### Quoted passage
----------------

The current version of the method guidelines contain the following steps:

  • 1. Familiarize with the domain and task. - You need to know what the domain is about, and what the customer really wants to do, set the scope etc. Also agree on things like naming conventions, conventions for URIs etc.
  • 2. Collect requirements stories. - The customer writes small examples stories exemplifying the type of information to be represented and what they want to do with it. The stories need to be prioritized.
  • 3. Select a story. - This is where the iteration starts. Developers usually work in pairs, so the team is divided into such development pairs, and each pair selects one small story to start with.
  • 4. Transform the story into CQs. - Competency Questions is a common way to represent ontology requirements, but in principle this step just means extract the actual requirements from the story. If you have a story like: "During 2009 10 people were employed at the computer science department, half of them worked on project x during the first quarter." you could derive CQs like: "Who worked on what project during what time?", "Who was employed at what department at what time?". However, these should of course express the real tasks that the customer intend the ontology to support, so if these are not things that the system should be able to provide to the user, then these are not good requirements although they can be derived from the story. In addition to CQs you may want to represent additional constraints, e.g. in our example things like "a project always has at least one person working on it".
  • 5. Select one or more CQs - This is the start of the second, "inner", iteration, where the development pair selects among their own CQs, and chooses a coherent set to address in one iteration, i.e., the solution will end up in one module.
  • 6. Match CQs to GUCs of Content ODPs - The General Use Case (GUC) is the requirements that are covered by the pattern, so a set of very general requirements (usually expressed as CQs). The idea of this step is to try to find useful ODPs that cover some part of or problem. There is a search functionality in XD Tools, the XD Selector, and there is the possibility to view the detailed annotations of the ODPs, but from an "ease of use" perspective you may feel that it is easier to understand ODPs by accessing their page in the ODP portal.
  • 7. Select the Content ODPs to reuse - From the task before you get a set of possible ODPs that cover parts of your CQs. Usually you don't have a one-to-one mapping between problem and Content ODP, there may be overlapping ODPs, ODPs on different levels of abstraction that all fit the task etc. So now you have to select as subset that fits your needs. A good rule of thumb is to prefer a more specific ODP over a general/abstract one, but also consider not to select a complex ODP for a very simple requirement, then it may even be better to model from scratch.

----------------

### Problems
a: According to the ontology method guidelines, what is the recommended rule of thumb when choosing between a more specific and a more general Content ODP?
b: Duplicate the part of the ontology method guidelines starting at "The current version" and ending at "for URIs etc.".
c: Pick up the ontology method guidelines after their last sentence and continue them.

----------------

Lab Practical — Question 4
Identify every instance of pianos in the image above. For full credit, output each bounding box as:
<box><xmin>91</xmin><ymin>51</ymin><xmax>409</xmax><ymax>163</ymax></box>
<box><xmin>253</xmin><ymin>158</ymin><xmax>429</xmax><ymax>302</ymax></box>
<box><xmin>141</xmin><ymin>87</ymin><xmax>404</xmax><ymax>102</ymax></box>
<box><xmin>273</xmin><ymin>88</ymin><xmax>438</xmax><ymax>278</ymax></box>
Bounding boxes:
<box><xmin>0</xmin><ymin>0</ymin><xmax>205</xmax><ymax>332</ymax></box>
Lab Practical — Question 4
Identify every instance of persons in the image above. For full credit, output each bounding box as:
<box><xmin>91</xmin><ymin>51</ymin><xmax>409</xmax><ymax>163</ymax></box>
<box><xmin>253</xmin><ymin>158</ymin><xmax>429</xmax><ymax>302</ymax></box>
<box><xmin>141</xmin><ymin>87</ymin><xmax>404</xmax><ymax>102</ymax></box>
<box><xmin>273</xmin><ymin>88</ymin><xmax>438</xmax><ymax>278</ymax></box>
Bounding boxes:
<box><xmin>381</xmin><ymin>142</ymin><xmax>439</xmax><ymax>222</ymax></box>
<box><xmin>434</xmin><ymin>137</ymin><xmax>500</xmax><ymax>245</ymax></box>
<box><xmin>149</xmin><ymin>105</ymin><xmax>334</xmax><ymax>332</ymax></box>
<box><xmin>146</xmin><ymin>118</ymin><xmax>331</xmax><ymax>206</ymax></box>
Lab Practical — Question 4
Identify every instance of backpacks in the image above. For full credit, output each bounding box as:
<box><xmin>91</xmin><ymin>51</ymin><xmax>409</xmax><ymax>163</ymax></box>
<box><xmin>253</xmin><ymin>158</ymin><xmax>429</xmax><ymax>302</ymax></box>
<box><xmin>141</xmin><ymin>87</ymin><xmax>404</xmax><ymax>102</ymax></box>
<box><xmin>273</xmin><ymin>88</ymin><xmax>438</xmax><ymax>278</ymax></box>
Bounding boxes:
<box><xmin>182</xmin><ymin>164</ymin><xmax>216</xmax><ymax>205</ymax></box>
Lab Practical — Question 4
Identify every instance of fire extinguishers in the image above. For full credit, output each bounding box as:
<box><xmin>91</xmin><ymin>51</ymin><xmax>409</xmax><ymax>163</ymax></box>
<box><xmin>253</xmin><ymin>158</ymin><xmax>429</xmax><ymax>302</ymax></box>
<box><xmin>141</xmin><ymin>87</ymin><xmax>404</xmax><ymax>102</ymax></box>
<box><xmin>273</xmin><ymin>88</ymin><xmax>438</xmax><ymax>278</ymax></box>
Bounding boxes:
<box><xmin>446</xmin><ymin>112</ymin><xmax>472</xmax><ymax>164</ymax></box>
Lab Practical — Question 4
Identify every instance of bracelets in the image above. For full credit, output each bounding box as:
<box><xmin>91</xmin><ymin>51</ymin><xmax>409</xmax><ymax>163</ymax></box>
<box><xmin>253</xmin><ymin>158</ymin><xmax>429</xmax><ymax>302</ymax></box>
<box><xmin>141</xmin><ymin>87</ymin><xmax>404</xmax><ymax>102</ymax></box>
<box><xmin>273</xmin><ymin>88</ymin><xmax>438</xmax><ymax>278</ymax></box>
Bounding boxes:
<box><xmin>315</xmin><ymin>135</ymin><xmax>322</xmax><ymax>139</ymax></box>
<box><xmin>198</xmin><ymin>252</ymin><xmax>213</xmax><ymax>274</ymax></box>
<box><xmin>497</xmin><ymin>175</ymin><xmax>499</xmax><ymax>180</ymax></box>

----------------

### The results
a: Prefer a more specific ODP over a general or abstract one.

b:
The current version of the method guidelines contain the following steps:

  • 1. Familiarize with the domain and task. - You need to know what the domain is about, and what the customer really wants to do, set the scope etc. Also agree on things like naming conventions, conventions for URIs etc.

c:
  • 8. Reuse and integrate selected Content ODPs. - This is the step of the actual modelling. Here you can use the XD Tools specialization wizard to help you in importing and specializing the ODPs, but don't forget that you usually also need to extend the solution in some way and connect ODPs together (if you are reusing several for your module). Below is a brief description of operations/task that can be useful.
    • Import - An operation "native" to OWL, adding owl:import statements to your ontology. Importing means that ALL the statements of the imported ontology will be present in the ontology you import it into. You cannot change any imported statements, but you can add statements that refer to the imported elements. A common way to reuse a Content ODP is to import it into your ontology (module) and then proceed to specialize it.
    • Specialize - An operation that can be performed on classes or properties in OWL by adding subClassOf or subPropertyOf statements, i.e. creating more specific classes and properties. When we say that we "specialize" a Content ODP it means to specialize one or more of its elements, add more specific restrictions etc.
    • Extend - Usually there are some CQs, or parts of CQs, in your requirements list that are not covered by any Content ODP, or that are so simple that no ODP is needed (e.g. the CQ "What is the birth date of a certain person?" is a perfect candidate for modelling using a simple datatype property, rather than trying to ruse some ODP). So after specializing some ODPs, you may need to add some extra properties/classes/restrictions in order to cover the CQs completely.
    • Integrate/compose - A special case of extending your model, but that is often forgotten by inexperienced developers: if you reuse several ODPs most likely you need to add something to connect them, in order to support your CQ, e.g. a property or a restriction perhaps.
  • 9. Test and fix. - This is a very important step. As soon as you have finished the small module representing the (one or a couple) CQs you selected, you need to test the model against the CQs. This means that you should transform the CQs into queries and use test instances to check if the queries give correct results. In most cases it is not actually running the queries that will point you at the mistakes, but rather trying to write them (then you discover if you've missed something or if there is some other issue). For an OWL model we can use the query language SPARQL to write these queries, usually these type of queries are called "unit tests". Test instances can be added based on the user story you had at the beginning, or invented. Additional tests that can be good to try, apart from the unit tests, is to run the reasoner. First of all you can make sure you have a consistent model, but if you also add some instances you can then see if you agree with all the new classifications etc. that the reasoner gives you. If you don't agree, e.g. your person "Mike" is classified to be of type dog, then you can start debugging from there, trying to analyze how this was inferred. For any error you find, of course you don't proceed until you have removed it and all tests run without problems.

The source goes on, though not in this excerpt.